The IUCN is interested in the conservation and sustainability of all animals and vegetation across the planet with all vegetation and animal species falling under the interest of the IUCN. The IUCN has a worldwide reach and is used by many organisations, groups and governments to organise which species are most at risk of becoming endangered or extinct.
Fish and marine species are extensively covered by the IUCN and this website (as well as many others) uses the ICUN guidelines to identify which fish species are in danger of becoming endangered through overfishing or habitat destruction. The Redlist of threatened species across the world which is produced by the IUCN is also a reference point for many conservation organisations.
The System Used
The ICUN uses a sliding scale to identify the sustainability and health of the numbers of a species.

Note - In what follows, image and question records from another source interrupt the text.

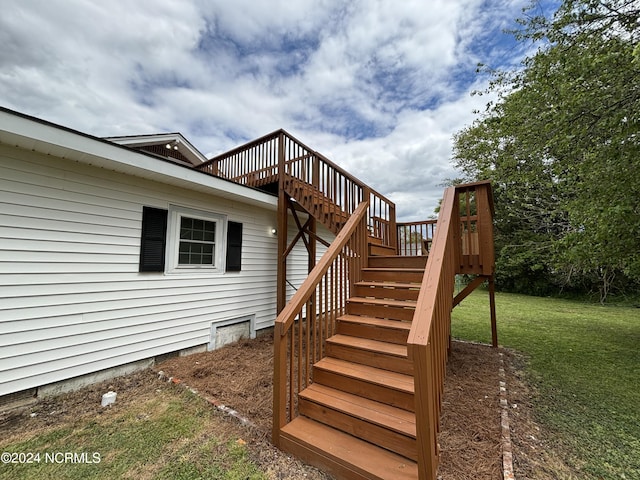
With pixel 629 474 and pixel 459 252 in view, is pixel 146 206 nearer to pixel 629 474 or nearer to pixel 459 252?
pixel 459 252

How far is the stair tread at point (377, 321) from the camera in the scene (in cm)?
276

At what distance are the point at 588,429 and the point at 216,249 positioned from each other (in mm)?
5297

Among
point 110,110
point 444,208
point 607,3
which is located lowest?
point 444,208

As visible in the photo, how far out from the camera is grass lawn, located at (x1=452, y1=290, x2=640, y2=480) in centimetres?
219

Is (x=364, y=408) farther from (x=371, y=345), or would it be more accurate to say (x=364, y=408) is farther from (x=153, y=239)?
(x=153, y=239)

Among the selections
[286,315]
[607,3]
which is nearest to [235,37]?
[607,3]

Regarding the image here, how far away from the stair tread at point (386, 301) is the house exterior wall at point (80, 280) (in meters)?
2.82

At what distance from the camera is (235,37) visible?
6.59 metres

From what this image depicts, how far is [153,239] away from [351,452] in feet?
12.3

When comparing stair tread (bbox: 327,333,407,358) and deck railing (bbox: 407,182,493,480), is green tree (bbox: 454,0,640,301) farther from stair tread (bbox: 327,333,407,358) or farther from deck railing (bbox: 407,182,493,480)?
stair tread (bbox: 327,333,407,358)

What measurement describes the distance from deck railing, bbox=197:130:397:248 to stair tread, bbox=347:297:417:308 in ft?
5.07

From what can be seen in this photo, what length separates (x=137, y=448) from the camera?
221cm

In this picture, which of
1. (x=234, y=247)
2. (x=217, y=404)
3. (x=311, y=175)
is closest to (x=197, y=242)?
(x=234, y=247)

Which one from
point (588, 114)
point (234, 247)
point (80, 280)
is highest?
point (588, 114)
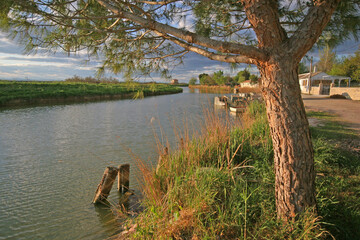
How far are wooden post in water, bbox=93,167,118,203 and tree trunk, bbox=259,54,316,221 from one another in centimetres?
264

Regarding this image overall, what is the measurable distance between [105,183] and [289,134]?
9.74 ft

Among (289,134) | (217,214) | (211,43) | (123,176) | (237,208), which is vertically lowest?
(123,176)

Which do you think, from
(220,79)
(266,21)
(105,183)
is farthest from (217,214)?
(220,79)

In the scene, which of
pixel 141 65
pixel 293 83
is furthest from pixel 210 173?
pixel 141 65

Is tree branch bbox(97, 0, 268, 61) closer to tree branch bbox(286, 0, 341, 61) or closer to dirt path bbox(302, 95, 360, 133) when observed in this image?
tree branch bbox(286, 0, 341, 61)

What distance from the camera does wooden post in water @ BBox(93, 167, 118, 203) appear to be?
12.3ft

A wide range of factors is taken into account when coming to a conclusion over where to place a specific species on the scale – speed of decline, population distribution, the state and size of habitat and the sustainability of harvesting methods are all taken into account. There are seven categories on the scale, plus an additional two categories:
Extinct (EX) – used when there is no reasonable doubt that the last individual of a species has died.
Extinct in the Wild (EW) – used when the only remaining members of a species exist in captivity.

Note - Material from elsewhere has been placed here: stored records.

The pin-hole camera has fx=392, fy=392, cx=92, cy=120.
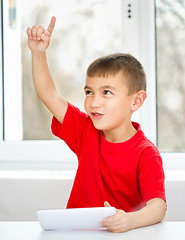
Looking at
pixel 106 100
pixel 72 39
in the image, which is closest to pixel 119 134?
pixel 106 100

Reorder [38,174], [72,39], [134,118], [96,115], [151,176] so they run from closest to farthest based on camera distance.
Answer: [151,176], [96,115], [38,174], [134,118], [72,39]

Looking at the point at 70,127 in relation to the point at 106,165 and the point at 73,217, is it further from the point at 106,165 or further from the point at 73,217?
the point at 73,217

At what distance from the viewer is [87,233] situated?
782 mm

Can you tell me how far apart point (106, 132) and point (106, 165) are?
0.39 ft

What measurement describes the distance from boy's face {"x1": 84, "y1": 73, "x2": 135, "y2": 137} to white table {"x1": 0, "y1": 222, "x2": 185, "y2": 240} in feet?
1.26

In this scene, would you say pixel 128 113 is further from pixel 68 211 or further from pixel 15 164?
pixel 15 164

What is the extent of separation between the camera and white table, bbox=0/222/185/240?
75cm

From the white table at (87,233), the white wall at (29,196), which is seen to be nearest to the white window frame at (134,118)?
the white wall at (29,196)

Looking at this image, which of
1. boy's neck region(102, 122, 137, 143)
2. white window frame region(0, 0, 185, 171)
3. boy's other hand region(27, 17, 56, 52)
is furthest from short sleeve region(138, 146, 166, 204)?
white window frame region(0, 0, 185, 171)

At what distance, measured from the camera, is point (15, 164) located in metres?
1.88

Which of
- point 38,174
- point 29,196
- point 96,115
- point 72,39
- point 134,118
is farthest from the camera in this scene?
point 72,39

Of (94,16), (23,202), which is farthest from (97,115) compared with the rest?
(94,16)

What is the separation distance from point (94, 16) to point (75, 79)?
0.32m

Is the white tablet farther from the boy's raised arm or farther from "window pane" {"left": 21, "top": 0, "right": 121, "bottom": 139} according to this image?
"window pane" {"left": 21, "top": 0, "right": 121, "bottom": 139}
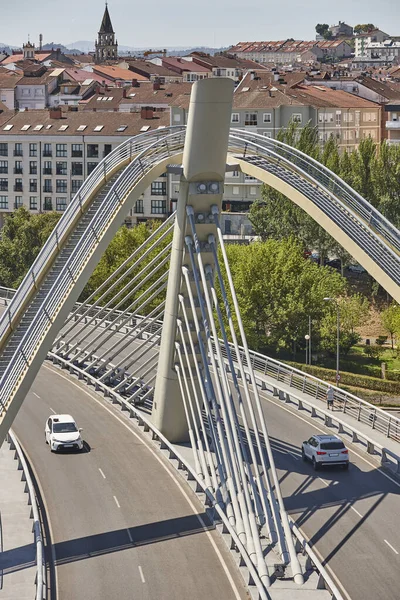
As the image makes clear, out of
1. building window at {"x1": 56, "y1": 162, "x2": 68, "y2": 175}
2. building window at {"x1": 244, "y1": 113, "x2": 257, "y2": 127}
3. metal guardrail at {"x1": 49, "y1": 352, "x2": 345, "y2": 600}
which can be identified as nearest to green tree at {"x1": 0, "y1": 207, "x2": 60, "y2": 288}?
building window at {"x1": 56, "y1": 162, "x2": 68, "y2": 175}

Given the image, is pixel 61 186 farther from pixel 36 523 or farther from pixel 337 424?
pixel 36 523

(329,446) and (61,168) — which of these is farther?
(61,168)

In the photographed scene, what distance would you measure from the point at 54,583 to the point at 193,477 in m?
8.92

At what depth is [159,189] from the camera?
337 ft

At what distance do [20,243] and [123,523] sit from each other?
52.8 m

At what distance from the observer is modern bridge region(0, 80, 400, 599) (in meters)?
29.9

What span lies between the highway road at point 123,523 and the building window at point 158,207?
58.7 meters

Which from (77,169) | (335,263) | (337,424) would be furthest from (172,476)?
(77,169)

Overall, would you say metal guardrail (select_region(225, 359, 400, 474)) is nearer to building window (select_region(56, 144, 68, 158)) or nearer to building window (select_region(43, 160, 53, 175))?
building window (select_region(56, 144, 68, 158))

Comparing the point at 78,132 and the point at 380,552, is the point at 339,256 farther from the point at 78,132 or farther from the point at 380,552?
the point at 380,552

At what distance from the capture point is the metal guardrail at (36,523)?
88.0ft

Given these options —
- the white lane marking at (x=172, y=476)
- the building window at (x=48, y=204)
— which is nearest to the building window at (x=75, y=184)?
the building window at (x=48, y=204)

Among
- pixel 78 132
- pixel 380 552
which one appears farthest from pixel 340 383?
pixel 78 132

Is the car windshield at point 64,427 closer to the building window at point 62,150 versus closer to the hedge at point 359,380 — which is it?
the hedge at point 359,380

Critically Endangered (CR) – species at extremely high risk of becoming extinct in the wild.
Endangered (EN) – species at extremely high risk of becoming extinct in the wild.

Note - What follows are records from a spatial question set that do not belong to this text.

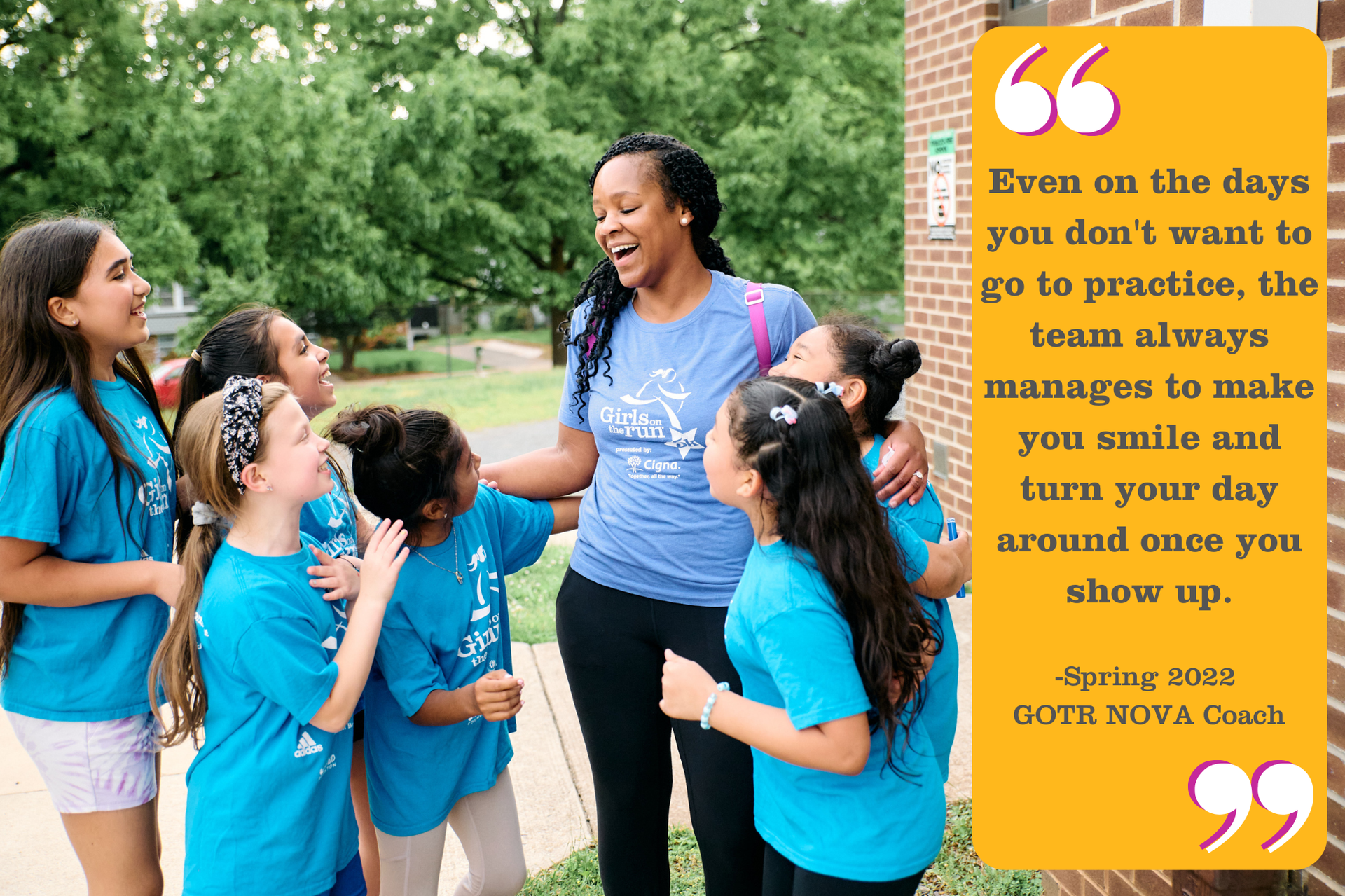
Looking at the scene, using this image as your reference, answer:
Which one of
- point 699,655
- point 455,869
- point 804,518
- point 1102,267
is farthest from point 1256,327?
point 455,869

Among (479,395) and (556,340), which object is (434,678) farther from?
(556,340)

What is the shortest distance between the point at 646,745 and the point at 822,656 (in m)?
0.93

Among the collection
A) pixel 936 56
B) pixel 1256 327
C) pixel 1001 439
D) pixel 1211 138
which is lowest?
pixel 1001 439

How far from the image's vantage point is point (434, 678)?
246 cm

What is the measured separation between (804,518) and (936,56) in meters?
5.29

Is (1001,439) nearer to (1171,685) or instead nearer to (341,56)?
(1171,685)

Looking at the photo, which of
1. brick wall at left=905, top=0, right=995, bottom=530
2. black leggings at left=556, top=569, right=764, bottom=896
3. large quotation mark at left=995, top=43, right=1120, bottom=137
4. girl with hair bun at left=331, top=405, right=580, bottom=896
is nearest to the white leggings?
girl with hair bun at left=331, top=405, right=580, bottom=896

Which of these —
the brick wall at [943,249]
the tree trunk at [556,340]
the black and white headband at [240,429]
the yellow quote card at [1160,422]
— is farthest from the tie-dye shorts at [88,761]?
the tree trunk at [556,340]

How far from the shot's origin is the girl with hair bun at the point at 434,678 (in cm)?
241

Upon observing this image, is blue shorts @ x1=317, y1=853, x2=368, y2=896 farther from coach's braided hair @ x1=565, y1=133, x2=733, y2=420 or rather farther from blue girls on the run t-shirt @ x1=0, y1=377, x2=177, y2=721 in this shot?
coach's braided hair @ x1=565, y1=133, x2=733, y2=420

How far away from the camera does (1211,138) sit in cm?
183

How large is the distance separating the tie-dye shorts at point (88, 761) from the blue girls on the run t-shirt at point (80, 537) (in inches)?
1.2

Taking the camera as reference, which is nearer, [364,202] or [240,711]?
[240,711]

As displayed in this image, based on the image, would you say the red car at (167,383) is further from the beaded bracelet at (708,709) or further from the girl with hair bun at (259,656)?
the beaded bracelet at (708,709)
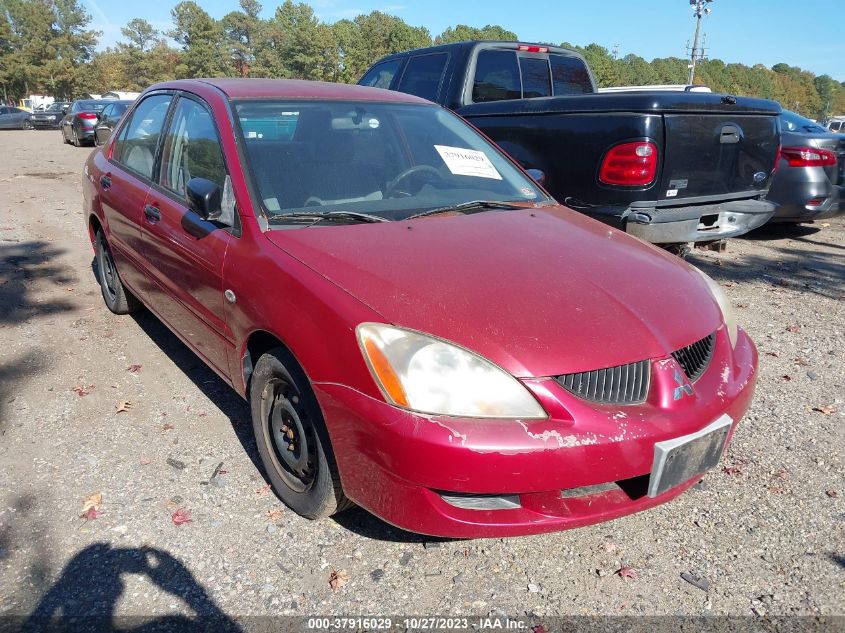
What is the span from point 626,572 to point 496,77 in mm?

Vulnerable (VU) – Species at a high risk of becoming endangered.
Near Threatened (NT) – Likely to become endangered in the near future.
Least Concern (LC) – Species at lowest risk. Species included in this category do not qualify higher up this scale, and may in fact be abundant and widespread.
Data Deficient (DD) – Not enough information to come to a conclusion about where to place the species on this scale.
Not Evaluated (NE) – The IUCN have not yet been able to evaluate this species.
British Sea Fish and the IUCN Scale
In terms of fish species there are unfortunately a significant number which are high on the IUCN scale. Both cod and haddock are classed as Vulnerable due the rate at which they have been removed from the sea by commercial fishing methods. Other species such as many types of ray are higher up the scale – thornback, small-eyed and blonde ray are all classed as are all classed as Near Threatended. This is due to the intensive trawling methods used around the world which are extremely destructive to bottom-dwelling ray species. The IUCN also lists shark species as being in real trouble – of the twelve species featured on this website only one (the humble lesser-spotted dogfish) is classed a species of Least Concern as all other species are classed as either Vulnerable, Near Threatened or in the case of the angel shark, Critically Endangered. Other sea species which are classed as Critically Endangered include the silver eel. This may come as a surprise to some anglers as they can appear to be abundant in some areas but these are actually isolated stocks, and numbers are thought to be at around 1-2% of historical levels, due to both the blocking of silver eels migratory routes up rivers with dams and other structures and the commercial hunting of this species. Like many ray species the common skate is also Critically Endangered, although here anglers must take some of the blame, as it used to be common for boat anglers to catch large skate, take them back to shore for photos and then simply throw them dead back into the sea. Today there are extensive conservation plans for skate, and they are only fished for on a catch and release basis.
It is not all bad news however. A ban on discarding fish (throwing dead fish back into the sea) is being phased in to Europe’s fisheries from 2015 onward, and more selective and less damaging fishing methods are being developed. As well as this the IUCN classes a number of fish which are popular amongst British anglers as species of Least Concern such as coalfish, wrasse species, flounder and plaice. Remember, anglers can always do their bit for conservation by only taking a sensible number of fish for the table and returning other fish – especially those species which are endangered.